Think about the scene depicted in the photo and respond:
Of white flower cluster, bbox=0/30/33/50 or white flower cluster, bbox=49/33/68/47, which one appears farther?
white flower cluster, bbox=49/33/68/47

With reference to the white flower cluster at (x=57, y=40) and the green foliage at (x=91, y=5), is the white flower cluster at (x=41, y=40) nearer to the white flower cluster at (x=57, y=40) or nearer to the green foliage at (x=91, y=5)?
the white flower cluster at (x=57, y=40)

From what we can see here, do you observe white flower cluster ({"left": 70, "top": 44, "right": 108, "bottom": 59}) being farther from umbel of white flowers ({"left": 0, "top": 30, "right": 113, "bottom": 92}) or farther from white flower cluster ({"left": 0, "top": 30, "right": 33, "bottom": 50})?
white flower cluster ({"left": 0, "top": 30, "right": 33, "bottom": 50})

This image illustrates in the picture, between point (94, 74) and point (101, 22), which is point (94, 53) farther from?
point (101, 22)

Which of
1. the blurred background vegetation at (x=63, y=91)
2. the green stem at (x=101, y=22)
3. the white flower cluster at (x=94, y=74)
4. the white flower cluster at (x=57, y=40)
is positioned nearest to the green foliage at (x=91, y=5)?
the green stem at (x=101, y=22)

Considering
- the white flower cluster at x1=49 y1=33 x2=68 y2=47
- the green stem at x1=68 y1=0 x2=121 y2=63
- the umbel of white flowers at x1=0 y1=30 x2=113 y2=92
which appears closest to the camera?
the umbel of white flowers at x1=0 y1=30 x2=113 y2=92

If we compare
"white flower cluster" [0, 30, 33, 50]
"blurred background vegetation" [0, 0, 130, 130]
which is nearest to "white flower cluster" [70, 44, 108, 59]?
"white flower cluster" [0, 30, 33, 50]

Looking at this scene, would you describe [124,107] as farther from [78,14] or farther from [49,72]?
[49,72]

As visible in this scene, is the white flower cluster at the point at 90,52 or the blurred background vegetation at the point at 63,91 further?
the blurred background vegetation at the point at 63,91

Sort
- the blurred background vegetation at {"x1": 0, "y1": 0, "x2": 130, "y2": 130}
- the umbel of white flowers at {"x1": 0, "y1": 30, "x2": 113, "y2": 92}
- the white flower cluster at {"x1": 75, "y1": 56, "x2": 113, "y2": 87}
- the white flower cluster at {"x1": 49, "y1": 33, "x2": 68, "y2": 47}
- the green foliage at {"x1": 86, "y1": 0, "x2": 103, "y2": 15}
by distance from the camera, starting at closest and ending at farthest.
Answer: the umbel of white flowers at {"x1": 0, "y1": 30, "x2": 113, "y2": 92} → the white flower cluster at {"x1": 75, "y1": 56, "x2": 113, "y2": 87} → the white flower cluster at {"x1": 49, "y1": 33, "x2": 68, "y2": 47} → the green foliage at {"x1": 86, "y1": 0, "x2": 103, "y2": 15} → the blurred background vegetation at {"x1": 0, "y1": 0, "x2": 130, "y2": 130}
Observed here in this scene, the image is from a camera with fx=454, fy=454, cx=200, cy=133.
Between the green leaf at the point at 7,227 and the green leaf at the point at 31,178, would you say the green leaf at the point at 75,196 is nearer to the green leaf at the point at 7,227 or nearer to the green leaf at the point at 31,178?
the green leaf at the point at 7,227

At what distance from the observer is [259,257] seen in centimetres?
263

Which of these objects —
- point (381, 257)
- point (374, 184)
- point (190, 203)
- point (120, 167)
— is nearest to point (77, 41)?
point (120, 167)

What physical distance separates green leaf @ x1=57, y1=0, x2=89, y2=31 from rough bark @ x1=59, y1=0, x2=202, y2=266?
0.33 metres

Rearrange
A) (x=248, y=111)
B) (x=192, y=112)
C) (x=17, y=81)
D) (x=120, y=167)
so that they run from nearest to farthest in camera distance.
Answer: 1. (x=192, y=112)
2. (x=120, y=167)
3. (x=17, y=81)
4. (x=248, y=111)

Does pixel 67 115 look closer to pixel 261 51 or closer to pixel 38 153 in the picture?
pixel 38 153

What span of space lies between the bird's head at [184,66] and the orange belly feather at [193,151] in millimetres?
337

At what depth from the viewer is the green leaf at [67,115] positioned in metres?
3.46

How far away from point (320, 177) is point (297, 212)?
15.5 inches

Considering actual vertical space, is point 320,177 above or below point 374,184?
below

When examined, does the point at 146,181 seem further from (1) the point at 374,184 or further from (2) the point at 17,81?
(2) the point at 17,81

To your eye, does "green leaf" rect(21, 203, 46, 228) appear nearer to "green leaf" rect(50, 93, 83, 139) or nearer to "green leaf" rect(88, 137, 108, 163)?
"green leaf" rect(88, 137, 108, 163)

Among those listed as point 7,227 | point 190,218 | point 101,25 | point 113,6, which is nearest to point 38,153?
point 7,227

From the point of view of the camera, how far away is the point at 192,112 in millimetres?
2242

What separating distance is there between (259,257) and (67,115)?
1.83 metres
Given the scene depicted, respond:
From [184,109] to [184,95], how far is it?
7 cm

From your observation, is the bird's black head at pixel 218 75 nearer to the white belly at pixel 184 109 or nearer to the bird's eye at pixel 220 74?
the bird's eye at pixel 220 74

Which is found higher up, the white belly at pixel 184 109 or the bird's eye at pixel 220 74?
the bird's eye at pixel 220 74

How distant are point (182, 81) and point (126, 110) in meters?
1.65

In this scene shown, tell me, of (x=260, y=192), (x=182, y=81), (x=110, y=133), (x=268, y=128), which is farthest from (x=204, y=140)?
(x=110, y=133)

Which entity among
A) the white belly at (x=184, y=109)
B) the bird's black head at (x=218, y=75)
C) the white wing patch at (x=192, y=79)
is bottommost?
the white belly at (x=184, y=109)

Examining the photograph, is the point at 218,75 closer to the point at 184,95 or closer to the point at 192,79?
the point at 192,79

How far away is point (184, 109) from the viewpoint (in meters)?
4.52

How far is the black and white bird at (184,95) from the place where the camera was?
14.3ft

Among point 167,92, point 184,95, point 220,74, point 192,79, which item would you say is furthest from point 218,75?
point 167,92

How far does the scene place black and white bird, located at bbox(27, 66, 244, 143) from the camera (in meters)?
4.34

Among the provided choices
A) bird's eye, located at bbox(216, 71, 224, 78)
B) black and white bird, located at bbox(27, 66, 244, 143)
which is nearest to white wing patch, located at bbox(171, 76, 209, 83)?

Problem to solve: From the first line to the last, retype the data exactly.

Complete answer:
Think about the scene depicted in the photo and respond:
Of white flower cluster, bbox=0/30/33/50 or white flower cluster, bbox=49/33/68/47, which one appears farther?
white flower cluster, bbox=49/33/68/47

With reference to the white flower cluster at (x=57, y=40) and the green foliage at (x=91, y=5), is the white flower cluster at (x=41, y=40) nearer to the white flower cluster at (x=57, y=40) or nearer to the green foliage at (x=91, y=5)?
the white flower cluster at (x=57, y=40)

From what we can see here, do you observe white flower cluster ({"left": 70, "top": 44, "right": 108, "bottom": 59}) being farther from umbel of white flowers ({"left": 0, "top": 30, "right": 113, "bottom": 92}) or farther from white flower cluster ({"left": 0, "top": 30, "right": 33, "bottom": 50})?
white flower cluster ({"left": 0, "top": 30, "right": 33, "bottom": 50})

This image illustrates in the picture, between point (94, 74) and point (101, 22), which is point (94, 53) farther from?
point (101, 22)

Which of
1. the blurred background vegetation at (x=63, y=91)
2. the green stem at (x=101, y=22)
3. the white flower cluster at (x=94, y=74)
4. the white flower cluster at (x=57, y=40)
is positioned nearest to the green foliage at (x=91, y=5)?
the green stem at (x=101, y=22)

Considering
- the white flower cluster at x1=49 y1=33 x2=68 y2=47
- the green stem at x1=68 y1=0 x2=121 y2=63
- the umbel of white flowers at x1=0 y1=30 x2=113 y2=92
which appears closest to the camera?
the umbel of white flowers at x1=0 y1=30 x2=113 y2=92

If we compare
"white flower cluster" [0, 30, 33, 50]
"blurred background vegetation" [0, 0, 130, 130]
which is nearest to "white flower cluster" [70, 44, 108, 59]?
"white flower cluster" [0, 30, 33, 50]

Looking at this scene, would you describe [124,107] as farther from [78,14] or farther from [49,72]?
[49,72]

As visible in this scene, is the white flower cluster at the point at 90,52 or the blurred background vegetation at the point at 63,91 further?
the blurred background vegetation at the point at 63,91

Sort
- the blurred background vegetation at {"x1": 0, "y1": 0, "x2": 130, "y2": 130}
- the umbel of white flowers at {"x1": 0, "y1": 30, "x2": 113, "y2": 92}
- the white flower cluster at {"x1": 75, "y1": 56, "x2": 113, "y2": 87}
- the white flower cluster at {"x1": 49, "y1": 33, "x2": 68, "y2": 47}
- the green foliage at {"x1": 86, "y1": 0, "x2": 103, "y2": 15}
by distance from the camera, starting at closest and ending at farthest.
Answer: the umbel of white flowers at {"x1": 0, "y1": 30, "x2": 113, "y2": 92} → the white flower cluster at {"x1": 75, "y1": 56, "x2": 113, "y2": 87} → the white flower cluster at {"x1": 49, "y1": 33, "x2": 68, "y2": 47} → the green foliage at {"x1": 86, "y1": 0, "x2": 103, "y2": 15} → the blurred background vegetation at {"x1": 0, "y1": 0, "x2": 130, "y2": 130}
Observed here in this scene, the image is from a camera with fx=454, fy=454, cx=200, cy=133.
Between the green leaf at the point at 7,227 and the green leaf at the point at 31,178, would you say the green leaf at the point at 75,196 is nearer to the green leaf at the point at 7,227 or nearer to the green leaf at the point at 31,178?
the green leaf at the point at 7,227

At what distance from the observer is [259,257] seen in centimetres?
263

Which of these objects —
- point (381, 257)
- point (374, 184)
- point (190, 203)
- point (120, 167)
— is nearest to point (77, 41)?
point (120, 167)

What physical distance separates green leaf @ x1=57, y1=0, x2=89, y2=31 from rough bark @ x1=59, y1=0, x2=202, y2=266?
0.33 metres

Rearrange
A) (x=248, y=111)
B) (x=192, y=112)
C) (x=17, y=81)
D) (x=120, y=167)
so that they run from nearest to farthest in camera distance.
Answer: 1. (x=192, y=112)
2. (x=120, y=167)
3. (x=17, y=81)
4. (x=248, y=111)

Does pixel 67 115 look closer to pixel 261 51 or closer to pixel 38 153 in the picture?
pixel 38 153

What span of space lies between the bird's head at [184,66] and the orange belly feather at [193,151] in millimetres?
337

At what depth from the viewer is the green leaf at [67,115] positioned in metres?
3.46

How far away from point (320, 177) is point (297, 212)?
15.5 inches

Considering actual vertical space, is point 320,177 above or below point 374,184?
below

When examined, does the point at 146,181 seem further from (1) the point at 374,184 or further from (2) the point at 17,81?
(2) the point at 17,81

To your eye, does "green leaf" rect(21, 203, 46, 228) appear nearer to "green leaf" rect(50, 93, 83, 139) or nearer to "green leaf" rect(88, 137, 108, 163)?
"green leaf" rect(88, 137, 108, 163)

Among those listed as point 7,227 | point 190,218 | point 101,25 | point 113,6, which is nearest to point 38,153?
point 7,227

From the point of view of the camera, how far away is the point at 192,112 in millimetres?
2242

What separating distance is there between (259,257) and (67,115)?
1.83 metres
Given the scene depicted, respond:
From [184,109] to [184,95], how far is it?
7 cm

From your observation, is the bird's black head at pixel 218 75 nearer to the white belly at pixel 184 109 or nearer to the bird's eye at pixel 220 74?
the bird's eye at pixel 220 74

Which is found higher up, the white belly at pixel 184 109 or the bird's eye at pixel 220 74?
the bird's eye at pixel 220 74

How distant are point (182, 81) and point (126, 110) in meters?
1.65

In this scene shown, tell me, of (x=260, y=192), (x=182, y=81), (x=110, y=133), (x=268, y=128), which is farthest from (x=204, y=140)?
(x=110, y=133)

Which entity among
A) the white belly at (x=184, y=109)
B) the bird's black head at (x=218, y=75)
C) the white wing patch at (x=192, y=79)
is bottommost?
the white belly at (x=184, y=109)

Examining the photograph, is the point at 218,75 closer to the point at 184,95 or closer to the point at 192,79?
the point at 192,79

How far away is point (184, 109) from the viewpoint (in meters)?
4.52

How far is the black and white bird at (184,95) from the place where the camera was?
14.3ft

Among point 167,92, point 184,95, point 220,74, point 192,79, which item would you say is furthest from point 218,75?
point 167,92

How far does the scene place black and white bird, located at bbox(27, 66, 244, 143) from the camera (in meters)?
4.34

Among the provided choices
A) bird's eye, located at bbox(216, 71, 224, 78)
B) black and white bird, located at bbox(27, 66, 244, 143)
which is nearest to white wing patch, located at bbox(171, 76, 209, 83)?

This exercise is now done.